## What to do:
Restate word for word the span that opens with the line containing "order: Carnivora" and closes with the final line of the data; give only those lines.

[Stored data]
◆ ◆ ◆ ◆
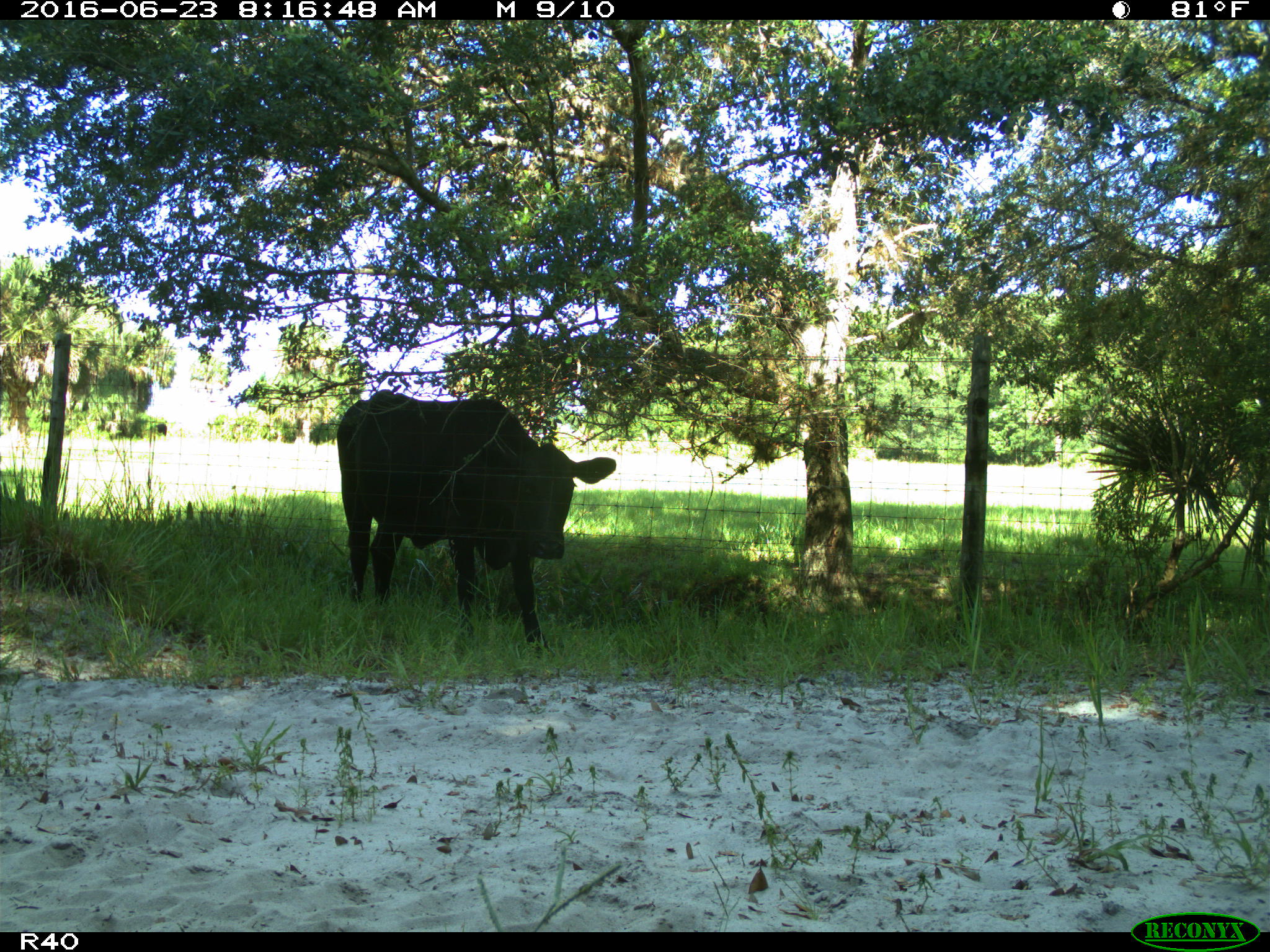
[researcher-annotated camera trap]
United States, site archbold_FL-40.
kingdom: Animalia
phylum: Chordata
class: Mammalia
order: Artiodactyla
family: Bovidae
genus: Bos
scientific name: Bos taurus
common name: domestic cow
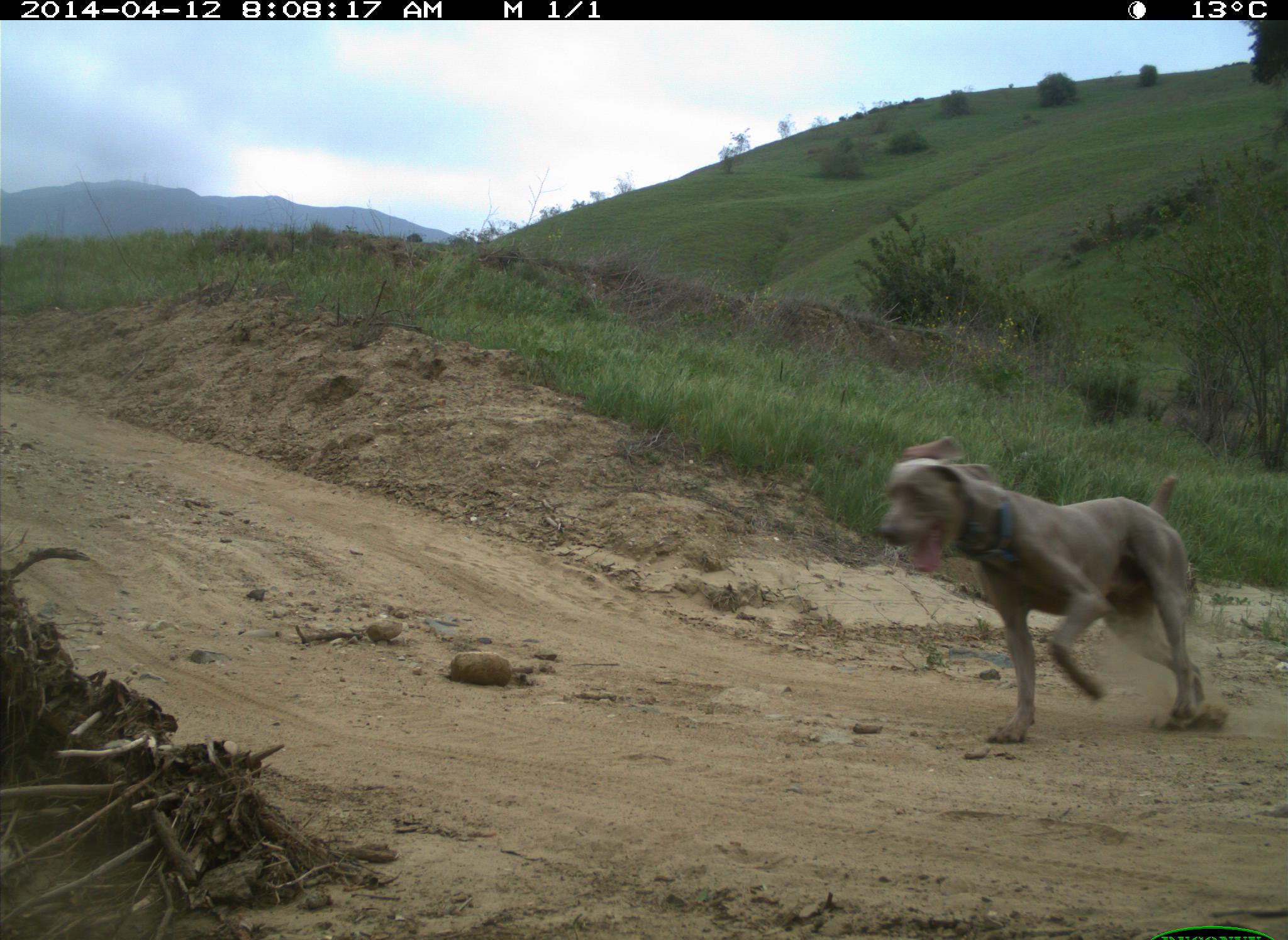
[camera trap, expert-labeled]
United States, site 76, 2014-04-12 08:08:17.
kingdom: Animalia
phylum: Chordata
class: Mammalia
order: Carnivora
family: Canidae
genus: Canis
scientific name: Canis familiaris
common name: domestic dog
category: dog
◆ ◆ ◆ ◆
## Response:
order: Carnivora
family: Canidae
genus: Canis
scientific name: Canis familiaris
common name: domestic dog
category: dog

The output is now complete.